La morue provenant des pêches anglaises et hollandaises vaut mieux et se vend plus cher que la nôtre ; elle est pourtant pêchée sur les mêmes bancs et salée avec les mêmes sels : toutes les circonstances naturelles sont identiques. Où se trouve donc la différence ? Dans les bâtimens anglais et hollandais, les matelots qui jettent les lignes de bord ont derrière eux les trancheurs, qui, dès que le poisson est hors de l’eau, lui coupent la tête, lui fendent le ventre et le déploient. Chez nous, cette opération ne se fait que le soir, sur des morues dont la plupart arrivent mortes au port. Ce n’est malheureusement pas la seule circonstance significative à noter dans notre pratique. Nous péchons pendant le jour à la ligne volante, pendant la nuit à la ligne de fond, longue traînée sur laquelle s’embranchent des fils armés d’hameçons, et qui n’est retirée qu’après un jour plein. Les morues prises de cette manière meurent souvent dans l’eau après de longues heures passées à se débattre et à tirer sur la ligne : celles qui se trouvent dans ce cas sont fades au goût, rapidement corrompues, se mettent à part et se vendent à bas prix. Les pêcheurs les connaissent trop bien pour en faire leur nourriture. Loin de là, pour faire le soir une soupe recherchée, ils prennent au moment du retour des morues vivantes, leur ouvrent le ventre et en extraient les entrailles, leur arrachent les yeux, leur coupent la queue, puis ils pratiquent une incision annulaire au-dessous des ouïes, et enlèvent la peau du dos et les nageoires supérieures. Cela s’appelle éberguer le poisson, locution qu’on dit dérivée du nom de la ville norvégienne de Bergen, où cette préparation paraît invariablement appliquée. Les mornes éberguées sont attachées à des lignes et traînées dans l’eau à la remorque du bateau de pêche. De l’aveu de tous, un procédé si simple ajoute singulièrement à la saveur du poisson ; mais telle est l’influence des lieux que les mêmes matelots bretons qui vantent les effets qu’ils en obtiennent à Terre-Neuve cessent d’en user dès qu’ils sont dans la baie de Saint-Brieuc.
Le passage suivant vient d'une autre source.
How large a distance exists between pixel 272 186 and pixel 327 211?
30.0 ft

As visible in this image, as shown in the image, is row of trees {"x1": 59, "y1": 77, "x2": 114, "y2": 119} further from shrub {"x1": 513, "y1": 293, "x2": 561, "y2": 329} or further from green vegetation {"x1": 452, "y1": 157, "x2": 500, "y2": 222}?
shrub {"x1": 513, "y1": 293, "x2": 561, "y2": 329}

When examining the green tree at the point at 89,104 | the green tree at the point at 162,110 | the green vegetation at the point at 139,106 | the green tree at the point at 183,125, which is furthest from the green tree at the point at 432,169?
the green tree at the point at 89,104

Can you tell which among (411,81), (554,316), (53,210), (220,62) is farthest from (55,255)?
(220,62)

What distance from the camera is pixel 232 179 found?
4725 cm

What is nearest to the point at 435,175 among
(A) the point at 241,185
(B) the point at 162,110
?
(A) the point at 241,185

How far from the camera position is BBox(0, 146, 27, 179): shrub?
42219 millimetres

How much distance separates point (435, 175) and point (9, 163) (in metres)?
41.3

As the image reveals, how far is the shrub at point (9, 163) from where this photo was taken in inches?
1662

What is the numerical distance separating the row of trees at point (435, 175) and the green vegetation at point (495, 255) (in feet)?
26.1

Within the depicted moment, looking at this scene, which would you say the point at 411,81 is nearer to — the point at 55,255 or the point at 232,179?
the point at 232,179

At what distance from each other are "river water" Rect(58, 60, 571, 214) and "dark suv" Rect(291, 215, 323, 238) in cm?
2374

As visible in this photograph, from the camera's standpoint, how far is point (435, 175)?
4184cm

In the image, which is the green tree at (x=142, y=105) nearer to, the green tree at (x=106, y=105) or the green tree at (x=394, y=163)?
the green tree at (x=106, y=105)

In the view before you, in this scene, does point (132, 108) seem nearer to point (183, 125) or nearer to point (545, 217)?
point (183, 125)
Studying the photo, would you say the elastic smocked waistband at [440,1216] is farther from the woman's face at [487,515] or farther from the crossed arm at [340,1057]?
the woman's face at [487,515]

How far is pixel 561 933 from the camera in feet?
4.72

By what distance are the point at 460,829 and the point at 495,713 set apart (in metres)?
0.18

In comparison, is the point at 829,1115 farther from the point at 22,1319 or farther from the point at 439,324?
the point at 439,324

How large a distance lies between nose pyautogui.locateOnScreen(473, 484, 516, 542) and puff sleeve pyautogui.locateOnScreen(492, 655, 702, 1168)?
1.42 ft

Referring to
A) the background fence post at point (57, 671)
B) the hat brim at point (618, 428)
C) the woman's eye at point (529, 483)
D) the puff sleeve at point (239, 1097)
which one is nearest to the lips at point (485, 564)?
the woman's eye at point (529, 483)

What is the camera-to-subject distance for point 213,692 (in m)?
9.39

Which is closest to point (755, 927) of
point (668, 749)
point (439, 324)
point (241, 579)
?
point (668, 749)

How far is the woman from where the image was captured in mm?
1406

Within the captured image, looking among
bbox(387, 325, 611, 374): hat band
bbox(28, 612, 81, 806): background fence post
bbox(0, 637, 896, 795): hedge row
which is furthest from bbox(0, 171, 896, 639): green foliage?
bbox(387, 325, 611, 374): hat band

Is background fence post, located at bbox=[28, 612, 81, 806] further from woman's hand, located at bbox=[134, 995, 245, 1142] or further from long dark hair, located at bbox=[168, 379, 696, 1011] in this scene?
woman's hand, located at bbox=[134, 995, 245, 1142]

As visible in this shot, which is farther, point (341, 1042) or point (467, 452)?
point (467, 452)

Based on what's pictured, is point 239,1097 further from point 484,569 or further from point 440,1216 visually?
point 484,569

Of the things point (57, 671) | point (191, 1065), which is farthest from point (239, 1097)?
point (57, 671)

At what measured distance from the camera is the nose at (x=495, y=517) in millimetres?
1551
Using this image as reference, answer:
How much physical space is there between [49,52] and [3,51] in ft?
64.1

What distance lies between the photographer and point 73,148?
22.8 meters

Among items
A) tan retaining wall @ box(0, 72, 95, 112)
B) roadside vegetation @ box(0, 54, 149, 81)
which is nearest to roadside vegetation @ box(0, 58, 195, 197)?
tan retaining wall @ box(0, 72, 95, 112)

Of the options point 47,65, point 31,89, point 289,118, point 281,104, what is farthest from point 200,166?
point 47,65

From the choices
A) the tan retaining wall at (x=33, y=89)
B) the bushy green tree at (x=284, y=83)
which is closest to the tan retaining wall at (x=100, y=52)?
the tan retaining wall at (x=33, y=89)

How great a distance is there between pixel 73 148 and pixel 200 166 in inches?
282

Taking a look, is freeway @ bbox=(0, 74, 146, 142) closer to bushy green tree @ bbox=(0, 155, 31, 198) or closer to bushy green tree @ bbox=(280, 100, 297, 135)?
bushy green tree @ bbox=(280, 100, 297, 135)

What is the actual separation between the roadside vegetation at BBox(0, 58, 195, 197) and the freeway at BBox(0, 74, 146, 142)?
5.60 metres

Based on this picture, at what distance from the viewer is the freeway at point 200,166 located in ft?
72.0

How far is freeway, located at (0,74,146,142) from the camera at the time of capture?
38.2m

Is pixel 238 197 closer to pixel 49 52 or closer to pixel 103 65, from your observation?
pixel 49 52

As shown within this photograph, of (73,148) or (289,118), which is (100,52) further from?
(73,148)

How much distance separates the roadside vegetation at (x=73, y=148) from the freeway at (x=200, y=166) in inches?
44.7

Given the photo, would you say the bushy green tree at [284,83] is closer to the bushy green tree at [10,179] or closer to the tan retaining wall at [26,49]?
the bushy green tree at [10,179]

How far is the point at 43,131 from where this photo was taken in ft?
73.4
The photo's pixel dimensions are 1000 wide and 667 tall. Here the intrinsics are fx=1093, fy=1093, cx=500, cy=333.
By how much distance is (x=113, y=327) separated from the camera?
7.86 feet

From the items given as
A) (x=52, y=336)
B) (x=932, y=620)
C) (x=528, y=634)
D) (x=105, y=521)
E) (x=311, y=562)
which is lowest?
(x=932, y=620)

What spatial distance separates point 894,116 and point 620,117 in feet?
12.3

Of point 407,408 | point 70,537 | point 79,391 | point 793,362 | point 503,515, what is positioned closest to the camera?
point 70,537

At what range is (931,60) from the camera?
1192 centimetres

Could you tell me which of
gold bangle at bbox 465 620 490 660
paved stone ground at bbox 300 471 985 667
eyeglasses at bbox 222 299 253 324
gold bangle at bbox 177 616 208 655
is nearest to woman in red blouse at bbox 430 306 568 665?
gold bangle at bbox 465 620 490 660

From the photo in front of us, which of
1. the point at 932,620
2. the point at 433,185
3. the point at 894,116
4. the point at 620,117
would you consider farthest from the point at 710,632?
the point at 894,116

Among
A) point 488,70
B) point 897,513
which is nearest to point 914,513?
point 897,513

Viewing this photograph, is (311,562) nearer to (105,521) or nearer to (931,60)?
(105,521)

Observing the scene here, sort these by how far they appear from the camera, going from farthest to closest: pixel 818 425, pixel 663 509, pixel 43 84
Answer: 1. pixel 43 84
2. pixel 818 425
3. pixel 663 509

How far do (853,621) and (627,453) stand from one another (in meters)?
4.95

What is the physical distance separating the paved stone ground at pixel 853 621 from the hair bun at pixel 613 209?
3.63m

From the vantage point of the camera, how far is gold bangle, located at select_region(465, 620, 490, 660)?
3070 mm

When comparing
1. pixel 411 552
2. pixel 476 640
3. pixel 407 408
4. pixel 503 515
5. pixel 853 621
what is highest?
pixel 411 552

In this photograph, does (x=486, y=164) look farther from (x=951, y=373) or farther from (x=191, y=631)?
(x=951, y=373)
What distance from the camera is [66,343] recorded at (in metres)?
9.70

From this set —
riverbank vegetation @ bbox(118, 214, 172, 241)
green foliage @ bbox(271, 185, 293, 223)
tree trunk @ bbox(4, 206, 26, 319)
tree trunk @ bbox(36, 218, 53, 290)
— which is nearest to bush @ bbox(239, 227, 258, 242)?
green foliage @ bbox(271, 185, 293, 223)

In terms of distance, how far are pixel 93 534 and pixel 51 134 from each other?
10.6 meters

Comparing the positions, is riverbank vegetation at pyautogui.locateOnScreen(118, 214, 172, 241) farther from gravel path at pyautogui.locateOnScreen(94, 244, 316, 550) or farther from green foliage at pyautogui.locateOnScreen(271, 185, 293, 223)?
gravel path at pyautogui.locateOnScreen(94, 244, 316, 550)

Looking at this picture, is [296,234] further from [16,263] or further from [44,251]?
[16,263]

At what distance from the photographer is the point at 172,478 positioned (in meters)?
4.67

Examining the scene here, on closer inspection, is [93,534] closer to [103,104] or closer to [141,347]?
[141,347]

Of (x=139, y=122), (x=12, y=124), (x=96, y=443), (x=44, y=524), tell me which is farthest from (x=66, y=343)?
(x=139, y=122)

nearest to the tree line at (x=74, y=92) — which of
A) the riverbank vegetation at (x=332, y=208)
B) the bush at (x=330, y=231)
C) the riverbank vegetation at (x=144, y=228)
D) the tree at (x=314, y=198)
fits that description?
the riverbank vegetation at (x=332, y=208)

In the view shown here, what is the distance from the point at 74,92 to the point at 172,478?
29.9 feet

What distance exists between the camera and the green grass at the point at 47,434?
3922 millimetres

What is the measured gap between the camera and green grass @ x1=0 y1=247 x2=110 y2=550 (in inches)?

L’infériorité reprochée aux produits de notre pêche est plus sensible encore dans le hareng. Hareng de Hollande, voit-on en étiquette dans les boutiques des épiciers de Paris, et il coûte un sou la pièce de plus que son voisin le hareng de France, auquel on n’accorde pas les honneurs d’une annonce. Toute la différence consiste en ce que le premier a le ventre fendu et les intestins arrachés aussitôt qu’il sort du filet, tandis que le second n’est ouvert qu’a la fin de la journée. On ne peut pas dire ici qu’elle tienne à la lenteur de l’agonie à bord des bateaux de pêche français. Le hareng passe pour être de tous les poissons celui dont la mort hors de l’eau est la plus prompte ; il expire à la première impression de l’air : deus as a herring, disent les Anglais d’un homme mort subitement. Seulement le procédé hollandais délivre immédiatement le poisson des deux principaux élémens de corruption de la chair musculaire, le sang et les intestins. Cette séparation, qui ne s’accomplit en aucun cas sans que la mort soit instantanée, est sans doute pour beaucoup dans les effets des procédés de nos voisins ; l’importance qui lui est attribuée dans la préparation des bêtes de boucherie indique assez quelle influence le procédé du pêcheur hollandais peut exercer sur la valeur du poisson. Il ne se contente pas de la mort des harengs, il les saigne et les vide immédiatement.

Il serait puéril de remarquer que ce qui est vrai du poisson de mer doit l’être du poisson d’eau douce, mais on peut se passer de raisonner par analogie quand il existe des expériences directes. En Angleterre et en Écosse, où la pêche de la truite a des clubs et des assemblées délibérantes édictant des règlemens toujours religieusement observés, les préparations du poisson ont été l’objet d’études approfondies ; les anciens usages ont été recueillis, critiqués, amendés, suivant les leçons du raisonnement et surtout de l’expérience. Tout poisson pris a le ventre immédiatement fendu avec le tranchant de l’acier, reçoit deux incisions longitudinales dans les muscles du dos, et en cet état est plongé dans l’eau fraîche pendant cinq ou dix minutes. Ce procédé a le nom de crimping. Le célèbre chimiste sir Humphry Davy avait été dans sa jeunesse un pêcheur à la ligne émérite, et dans ses dernières années il a publié, sous le titre de Salmonia, un cours complet de la pêche des diverses familles de salmonées. Il y recommande expressément la pratique du crimping. Ainsi dans toutes les sociétés de pêcheurs méthodiques et réfléchis on s’est attaché à tuer le poisson pendant qu’il a encore toute sa vigueur.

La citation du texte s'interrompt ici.